[Opening Text under study section]
Iraqis are diverse in their faiths. Over 95% of Iraqis are Muslim, divided between 55% Shias and 40% Sunnis. In 1968 the Iraqi constitution established Islam as the official religion of the state.

In addition, Christianity in Iraq consists of various denominations. The majority of Iraqi Christians are Chaldean Catholic Assyrians, whilst non-Syriac Christians are mostly Iraqi Arabs and Armenians. Iraqi-Assyrians largely belong to the Syriac Orthodox Church, the Assyrian Church of the East, Chaldean Catholic Church, Ancient Church of the East, and the Syriac Catholic Church. Iraqi Arab Christians belong to the Greek Orthodox Church of Antioch and the Melkite Greek Catholic Church of Antioch, and Iraqi-Armenians belong to the Armenian Orthodox Church and Armenian Catholic Church. Their numbers inside Iraq have dwindled to around 500,000+ since 2003.

Other religious groups include Mandaeans, Shabaks, Yazidis and followers of other minority religions. Furthermore, Jews had also been present in Iraq in significant numbers historically, and Iraq had the largest Jewish population in the Middle East, but their population dwindled, after virtually all of them migrated to Israel between 1949 and 1952. From 1949 to 1951, 104,000 Jews were evacuated from Iraq in Operations Ezra and Nechemia (named after the Jewish leaders who took their people back to Jerusalem from exile in Babylonia beginning in 597 B.C.E.); another 20,000 were smuggled out through Iran.

==Diaspora==

The Iraqi diaspora is not a sudden exodus but one that has grown rapidly through the 20th century as each generation faced some form of radical transition or political conflict. From 1950 to 1952, Iraq saw a great exodus of roughly 120,000–130,000 of its Jewish population under the Israel-led "Operation Ezra and Nehemiah". There were at least two large waves of expatriation of both Christians and Muslims alike. A great number of Iraqis left the country during the regime of Saddam Hussein and large numbers have left during the Iraq war and its aftermath.
[Closing Text under study section]
[Opening Excerpted records section]
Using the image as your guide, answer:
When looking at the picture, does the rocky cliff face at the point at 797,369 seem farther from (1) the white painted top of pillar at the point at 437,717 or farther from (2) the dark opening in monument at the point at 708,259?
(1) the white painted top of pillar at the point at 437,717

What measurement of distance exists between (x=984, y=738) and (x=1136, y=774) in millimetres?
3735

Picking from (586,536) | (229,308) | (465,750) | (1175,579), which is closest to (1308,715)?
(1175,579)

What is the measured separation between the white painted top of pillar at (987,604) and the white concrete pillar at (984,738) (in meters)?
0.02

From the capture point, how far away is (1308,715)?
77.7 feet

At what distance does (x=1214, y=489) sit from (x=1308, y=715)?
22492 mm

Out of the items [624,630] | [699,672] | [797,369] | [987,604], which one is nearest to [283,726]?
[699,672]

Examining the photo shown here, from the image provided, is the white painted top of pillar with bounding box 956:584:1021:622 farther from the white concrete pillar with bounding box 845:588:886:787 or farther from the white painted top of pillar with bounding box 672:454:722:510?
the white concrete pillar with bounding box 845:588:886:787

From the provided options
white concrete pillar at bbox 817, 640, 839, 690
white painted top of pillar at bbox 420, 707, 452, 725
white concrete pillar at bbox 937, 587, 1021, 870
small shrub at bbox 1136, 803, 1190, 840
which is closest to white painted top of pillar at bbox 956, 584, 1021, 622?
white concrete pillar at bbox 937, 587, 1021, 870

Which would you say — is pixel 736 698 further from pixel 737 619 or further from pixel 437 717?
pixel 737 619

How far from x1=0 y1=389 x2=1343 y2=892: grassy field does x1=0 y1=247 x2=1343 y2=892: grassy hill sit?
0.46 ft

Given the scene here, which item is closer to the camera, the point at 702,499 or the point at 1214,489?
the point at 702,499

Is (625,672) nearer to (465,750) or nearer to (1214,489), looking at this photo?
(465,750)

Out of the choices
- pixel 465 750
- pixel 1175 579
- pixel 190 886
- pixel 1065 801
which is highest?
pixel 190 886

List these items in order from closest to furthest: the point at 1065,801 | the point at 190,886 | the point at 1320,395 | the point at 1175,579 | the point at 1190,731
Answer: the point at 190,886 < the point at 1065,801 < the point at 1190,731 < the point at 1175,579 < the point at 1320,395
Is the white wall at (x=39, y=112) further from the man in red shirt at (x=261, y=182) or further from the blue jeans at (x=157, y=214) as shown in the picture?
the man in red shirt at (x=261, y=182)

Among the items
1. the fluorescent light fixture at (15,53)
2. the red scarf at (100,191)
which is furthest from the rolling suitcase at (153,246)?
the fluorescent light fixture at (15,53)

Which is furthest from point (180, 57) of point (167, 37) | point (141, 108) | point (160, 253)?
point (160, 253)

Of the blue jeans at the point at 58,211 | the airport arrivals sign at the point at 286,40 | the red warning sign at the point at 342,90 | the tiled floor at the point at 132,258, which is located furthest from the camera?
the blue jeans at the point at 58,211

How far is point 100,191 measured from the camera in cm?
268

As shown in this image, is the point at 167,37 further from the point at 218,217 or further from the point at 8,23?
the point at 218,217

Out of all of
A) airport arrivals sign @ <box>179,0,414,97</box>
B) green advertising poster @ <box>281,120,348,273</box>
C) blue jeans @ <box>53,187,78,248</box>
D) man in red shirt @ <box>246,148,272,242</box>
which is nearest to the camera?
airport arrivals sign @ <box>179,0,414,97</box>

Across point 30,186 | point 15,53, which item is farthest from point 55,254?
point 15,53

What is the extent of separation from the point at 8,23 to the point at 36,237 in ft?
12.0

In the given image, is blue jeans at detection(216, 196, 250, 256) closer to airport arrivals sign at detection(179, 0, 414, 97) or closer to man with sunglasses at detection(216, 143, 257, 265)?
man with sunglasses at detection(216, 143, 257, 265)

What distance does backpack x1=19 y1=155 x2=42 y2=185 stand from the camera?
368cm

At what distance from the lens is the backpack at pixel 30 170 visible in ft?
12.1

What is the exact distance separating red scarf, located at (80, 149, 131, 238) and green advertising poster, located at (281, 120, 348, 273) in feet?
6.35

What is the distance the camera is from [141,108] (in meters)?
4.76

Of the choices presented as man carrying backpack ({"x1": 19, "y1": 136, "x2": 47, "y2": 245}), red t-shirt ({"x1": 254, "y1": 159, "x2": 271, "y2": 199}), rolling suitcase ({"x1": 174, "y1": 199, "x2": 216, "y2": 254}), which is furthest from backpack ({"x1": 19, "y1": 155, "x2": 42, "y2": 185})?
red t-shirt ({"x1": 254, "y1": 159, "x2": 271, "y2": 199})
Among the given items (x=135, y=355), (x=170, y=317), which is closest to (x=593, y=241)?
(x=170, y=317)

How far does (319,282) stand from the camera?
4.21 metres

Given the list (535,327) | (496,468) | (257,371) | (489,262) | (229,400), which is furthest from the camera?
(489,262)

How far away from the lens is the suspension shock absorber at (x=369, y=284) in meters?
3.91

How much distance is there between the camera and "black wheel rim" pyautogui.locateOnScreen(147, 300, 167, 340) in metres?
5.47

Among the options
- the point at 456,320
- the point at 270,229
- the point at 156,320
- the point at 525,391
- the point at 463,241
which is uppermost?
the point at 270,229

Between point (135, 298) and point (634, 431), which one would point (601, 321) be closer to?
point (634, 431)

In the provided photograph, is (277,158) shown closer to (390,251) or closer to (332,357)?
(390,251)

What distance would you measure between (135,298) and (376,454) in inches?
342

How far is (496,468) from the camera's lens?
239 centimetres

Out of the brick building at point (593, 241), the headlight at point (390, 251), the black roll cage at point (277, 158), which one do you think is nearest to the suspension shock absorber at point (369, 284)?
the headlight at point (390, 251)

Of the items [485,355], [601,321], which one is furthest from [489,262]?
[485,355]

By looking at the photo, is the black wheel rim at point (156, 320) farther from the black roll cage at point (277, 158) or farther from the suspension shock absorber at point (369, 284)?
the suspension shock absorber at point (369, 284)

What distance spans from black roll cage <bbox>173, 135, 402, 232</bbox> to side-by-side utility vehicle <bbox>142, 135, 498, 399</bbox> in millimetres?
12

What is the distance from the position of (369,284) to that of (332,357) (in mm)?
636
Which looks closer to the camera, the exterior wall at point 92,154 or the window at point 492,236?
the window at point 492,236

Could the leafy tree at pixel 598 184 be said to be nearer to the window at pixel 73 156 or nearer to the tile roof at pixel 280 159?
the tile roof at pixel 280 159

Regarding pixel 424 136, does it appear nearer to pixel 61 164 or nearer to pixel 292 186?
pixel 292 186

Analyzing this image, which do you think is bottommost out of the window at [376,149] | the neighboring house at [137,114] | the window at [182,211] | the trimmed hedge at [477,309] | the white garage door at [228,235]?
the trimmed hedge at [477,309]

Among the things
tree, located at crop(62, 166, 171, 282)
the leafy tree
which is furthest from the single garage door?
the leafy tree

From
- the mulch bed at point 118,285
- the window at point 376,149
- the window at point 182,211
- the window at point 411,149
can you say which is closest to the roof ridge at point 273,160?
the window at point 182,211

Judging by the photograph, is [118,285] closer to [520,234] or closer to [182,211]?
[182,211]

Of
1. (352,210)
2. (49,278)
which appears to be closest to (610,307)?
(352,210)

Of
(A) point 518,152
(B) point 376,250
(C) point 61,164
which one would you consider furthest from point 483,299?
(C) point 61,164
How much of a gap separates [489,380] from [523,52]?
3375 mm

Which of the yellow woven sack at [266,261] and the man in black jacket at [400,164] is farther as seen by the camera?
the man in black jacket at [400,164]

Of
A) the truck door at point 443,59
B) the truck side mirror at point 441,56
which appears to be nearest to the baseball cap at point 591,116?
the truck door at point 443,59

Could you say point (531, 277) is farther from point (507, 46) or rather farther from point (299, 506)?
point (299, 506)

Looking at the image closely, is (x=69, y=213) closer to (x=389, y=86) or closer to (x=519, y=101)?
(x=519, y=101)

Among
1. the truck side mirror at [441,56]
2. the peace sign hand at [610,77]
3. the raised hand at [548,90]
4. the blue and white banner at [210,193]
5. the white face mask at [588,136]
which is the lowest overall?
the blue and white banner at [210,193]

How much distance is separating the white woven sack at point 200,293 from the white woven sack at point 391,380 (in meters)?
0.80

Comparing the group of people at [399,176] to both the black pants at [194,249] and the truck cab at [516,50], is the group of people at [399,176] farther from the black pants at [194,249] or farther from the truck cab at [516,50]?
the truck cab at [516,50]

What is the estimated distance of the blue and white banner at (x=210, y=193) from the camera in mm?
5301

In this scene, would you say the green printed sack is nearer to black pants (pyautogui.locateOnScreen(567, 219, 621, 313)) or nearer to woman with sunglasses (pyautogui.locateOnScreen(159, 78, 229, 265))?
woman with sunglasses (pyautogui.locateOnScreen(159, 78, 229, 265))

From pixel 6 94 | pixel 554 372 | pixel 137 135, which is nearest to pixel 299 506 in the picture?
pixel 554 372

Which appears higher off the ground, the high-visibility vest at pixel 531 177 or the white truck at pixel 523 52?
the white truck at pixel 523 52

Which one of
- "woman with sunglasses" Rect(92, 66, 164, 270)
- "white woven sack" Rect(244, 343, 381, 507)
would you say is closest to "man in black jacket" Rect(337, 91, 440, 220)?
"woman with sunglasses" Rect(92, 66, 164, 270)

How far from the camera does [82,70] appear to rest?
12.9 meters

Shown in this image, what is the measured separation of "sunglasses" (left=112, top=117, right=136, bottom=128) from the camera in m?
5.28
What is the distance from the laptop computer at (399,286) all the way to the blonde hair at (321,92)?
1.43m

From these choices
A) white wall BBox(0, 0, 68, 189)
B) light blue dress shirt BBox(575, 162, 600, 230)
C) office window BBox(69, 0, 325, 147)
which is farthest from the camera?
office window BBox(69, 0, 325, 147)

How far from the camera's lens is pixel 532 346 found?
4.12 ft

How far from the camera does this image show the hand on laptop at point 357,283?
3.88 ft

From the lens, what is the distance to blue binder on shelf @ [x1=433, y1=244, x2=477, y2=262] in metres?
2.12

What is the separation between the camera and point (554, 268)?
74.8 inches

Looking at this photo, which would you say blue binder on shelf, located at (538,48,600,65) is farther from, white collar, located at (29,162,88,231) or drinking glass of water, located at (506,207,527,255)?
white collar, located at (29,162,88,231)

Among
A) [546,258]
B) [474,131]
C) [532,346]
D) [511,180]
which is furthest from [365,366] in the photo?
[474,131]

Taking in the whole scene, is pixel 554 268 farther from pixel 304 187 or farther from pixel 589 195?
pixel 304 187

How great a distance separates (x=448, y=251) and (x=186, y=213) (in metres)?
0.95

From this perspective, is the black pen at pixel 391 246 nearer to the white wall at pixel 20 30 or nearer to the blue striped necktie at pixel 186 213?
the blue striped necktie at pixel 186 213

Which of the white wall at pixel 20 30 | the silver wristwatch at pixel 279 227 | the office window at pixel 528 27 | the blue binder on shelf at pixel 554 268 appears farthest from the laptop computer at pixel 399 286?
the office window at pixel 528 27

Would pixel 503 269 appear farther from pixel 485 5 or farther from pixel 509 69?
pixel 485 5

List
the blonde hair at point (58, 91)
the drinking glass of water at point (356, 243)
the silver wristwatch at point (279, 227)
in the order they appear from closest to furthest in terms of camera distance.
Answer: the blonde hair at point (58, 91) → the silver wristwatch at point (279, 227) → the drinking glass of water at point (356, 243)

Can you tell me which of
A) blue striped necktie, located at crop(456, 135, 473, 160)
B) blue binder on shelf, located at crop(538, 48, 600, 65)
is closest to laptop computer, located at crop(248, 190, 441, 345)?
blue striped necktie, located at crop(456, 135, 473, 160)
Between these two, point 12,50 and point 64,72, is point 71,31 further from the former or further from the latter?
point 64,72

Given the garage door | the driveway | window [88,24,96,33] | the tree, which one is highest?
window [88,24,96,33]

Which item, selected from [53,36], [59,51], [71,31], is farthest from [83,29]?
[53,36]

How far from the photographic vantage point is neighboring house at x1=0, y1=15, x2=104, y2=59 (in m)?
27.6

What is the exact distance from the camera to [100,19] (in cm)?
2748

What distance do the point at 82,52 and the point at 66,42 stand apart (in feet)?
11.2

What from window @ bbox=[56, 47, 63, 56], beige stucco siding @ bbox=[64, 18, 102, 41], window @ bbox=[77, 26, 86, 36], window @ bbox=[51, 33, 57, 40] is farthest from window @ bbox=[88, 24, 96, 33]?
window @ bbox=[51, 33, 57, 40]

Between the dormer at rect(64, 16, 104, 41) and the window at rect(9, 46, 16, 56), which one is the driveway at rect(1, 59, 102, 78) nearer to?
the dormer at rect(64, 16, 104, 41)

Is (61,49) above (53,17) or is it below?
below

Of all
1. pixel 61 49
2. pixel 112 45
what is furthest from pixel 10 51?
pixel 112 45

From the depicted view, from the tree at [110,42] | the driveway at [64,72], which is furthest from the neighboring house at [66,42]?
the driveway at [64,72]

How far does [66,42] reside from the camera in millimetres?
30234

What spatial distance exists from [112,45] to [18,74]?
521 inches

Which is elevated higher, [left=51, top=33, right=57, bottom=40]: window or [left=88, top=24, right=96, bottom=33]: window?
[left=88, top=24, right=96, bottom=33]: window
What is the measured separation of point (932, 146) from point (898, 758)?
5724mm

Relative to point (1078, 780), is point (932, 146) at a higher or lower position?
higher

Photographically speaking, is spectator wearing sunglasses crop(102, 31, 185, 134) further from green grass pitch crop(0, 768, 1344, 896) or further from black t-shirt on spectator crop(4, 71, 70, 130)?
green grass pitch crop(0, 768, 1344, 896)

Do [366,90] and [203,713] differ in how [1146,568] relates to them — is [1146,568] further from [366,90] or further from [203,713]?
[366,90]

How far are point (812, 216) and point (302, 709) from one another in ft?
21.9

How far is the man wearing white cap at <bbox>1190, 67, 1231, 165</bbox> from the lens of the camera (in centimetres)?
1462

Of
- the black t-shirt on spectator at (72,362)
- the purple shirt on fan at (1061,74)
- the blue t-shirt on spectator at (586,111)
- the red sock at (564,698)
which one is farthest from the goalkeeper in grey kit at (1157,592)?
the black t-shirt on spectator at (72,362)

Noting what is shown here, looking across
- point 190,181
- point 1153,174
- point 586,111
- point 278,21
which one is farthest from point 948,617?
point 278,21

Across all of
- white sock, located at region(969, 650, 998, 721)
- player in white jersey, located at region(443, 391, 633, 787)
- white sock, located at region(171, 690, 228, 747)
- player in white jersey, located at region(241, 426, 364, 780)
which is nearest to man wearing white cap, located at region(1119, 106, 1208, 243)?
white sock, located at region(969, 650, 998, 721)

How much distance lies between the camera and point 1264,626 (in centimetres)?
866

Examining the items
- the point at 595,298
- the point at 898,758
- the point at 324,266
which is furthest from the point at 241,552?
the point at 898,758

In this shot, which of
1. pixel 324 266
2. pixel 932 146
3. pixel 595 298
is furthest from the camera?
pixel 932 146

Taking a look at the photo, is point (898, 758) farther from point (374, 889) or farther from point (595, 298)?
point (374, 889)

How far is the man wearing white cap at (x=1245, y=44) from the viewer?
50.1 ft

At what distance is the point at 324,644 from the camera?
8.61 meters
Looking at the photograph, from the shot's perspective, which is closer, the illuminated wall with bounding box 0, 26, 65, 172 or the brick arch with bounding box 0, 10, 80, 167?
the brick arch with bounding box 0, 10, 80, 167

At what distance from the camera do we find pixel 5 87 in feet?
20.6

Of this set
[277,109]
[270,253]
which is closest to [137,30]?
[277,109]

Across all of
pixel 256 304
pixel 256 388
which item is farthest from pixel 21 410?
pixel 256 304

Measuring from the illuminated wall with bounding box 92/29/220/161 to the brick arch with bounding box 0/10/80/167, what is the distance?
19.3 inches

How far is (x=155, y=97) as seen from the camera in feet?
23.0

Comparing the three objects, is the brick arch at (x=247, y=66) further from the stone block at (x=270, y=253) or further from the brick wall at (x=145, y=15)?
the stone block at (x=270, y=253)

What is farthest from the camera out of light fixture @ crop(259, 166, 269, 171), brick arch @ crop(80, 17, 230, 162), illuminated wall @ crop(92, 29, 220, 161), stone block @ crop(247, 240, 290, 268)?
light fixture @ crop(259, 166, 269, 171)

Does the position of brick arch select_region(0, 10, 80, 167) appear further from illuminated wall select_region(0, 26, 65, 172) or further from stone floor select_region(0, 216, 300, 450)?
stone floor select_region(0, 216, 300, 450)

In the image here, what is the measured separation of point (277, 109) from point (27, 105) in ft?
[Closing Excerpted records section]
Name every church that the text about religion in Iraq says Iraqi-Assyrians largely belong to.

Response to the task:
Syriac Orthodox Church, Assyrian Church of the East, Chaldean Catholic Church, Ancient Church of the East, Syriac Catholic Church